▶ [Work required] Within the records below, find the line containing "class: Mammalia". Reproduce it and each line after it exactly, and nothing else.

Items listed in a dataset:
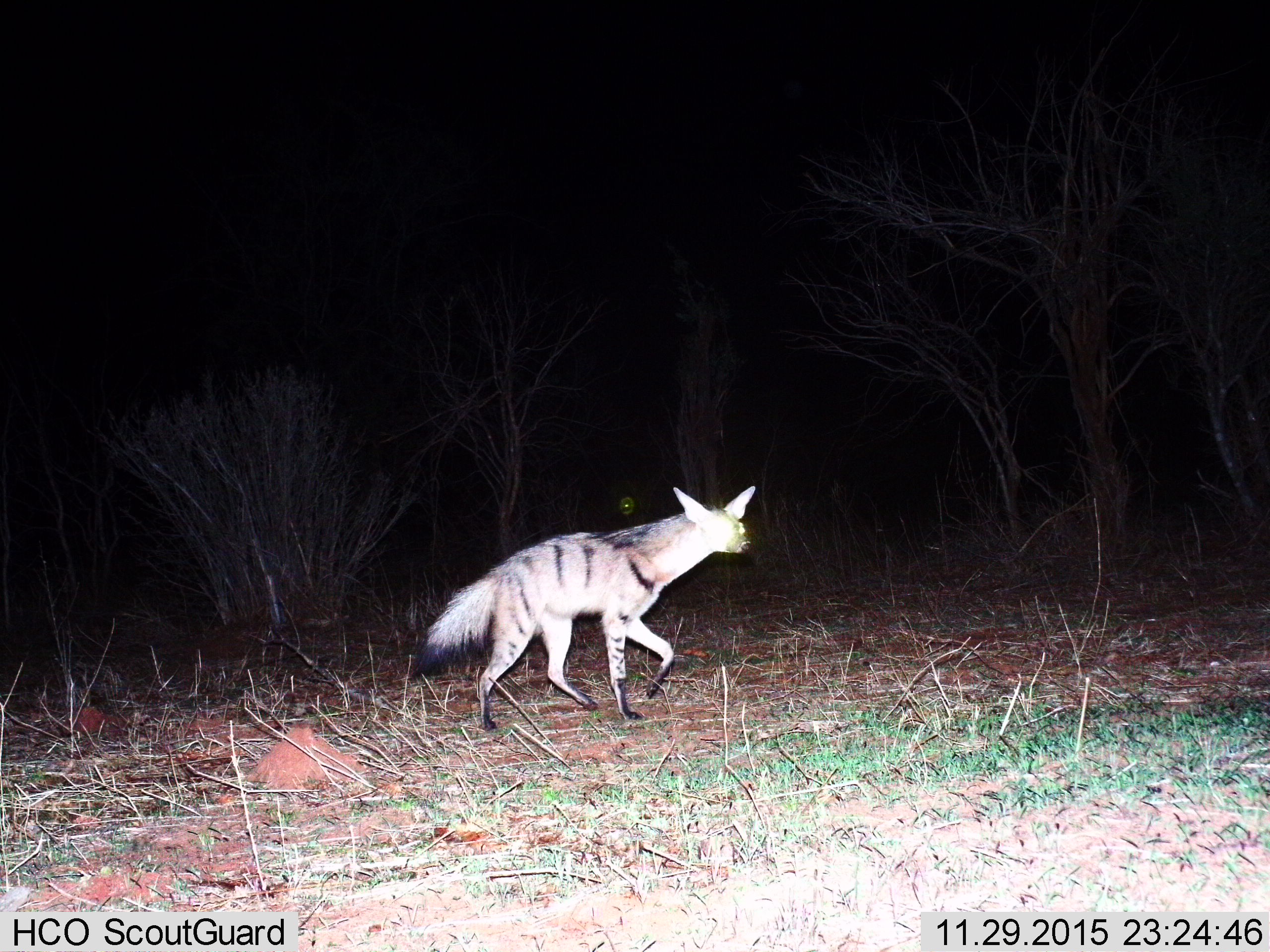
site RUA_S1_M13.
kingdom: Animalia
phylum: Chordata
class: Mammalia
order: Carnivora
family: Hyaenidae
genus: Proteles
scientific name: Proteles cristatus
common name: aardwolf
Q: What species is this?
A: Aardwolf (Proteles cristatus).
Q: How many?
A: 1.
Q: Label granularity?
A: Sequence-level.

▶ [Solution for this task]
class: Mammalia
order: Carnivora
family: Hyaenidae
genus: Proteles
scientific name: Proteles cristatus
common name: aardwolf
Q: What species is this?
A: Aardwolf (Proteles cristatus).
Q: How many?
A: 1.
Q: Label granularity?
A: Sequence-level.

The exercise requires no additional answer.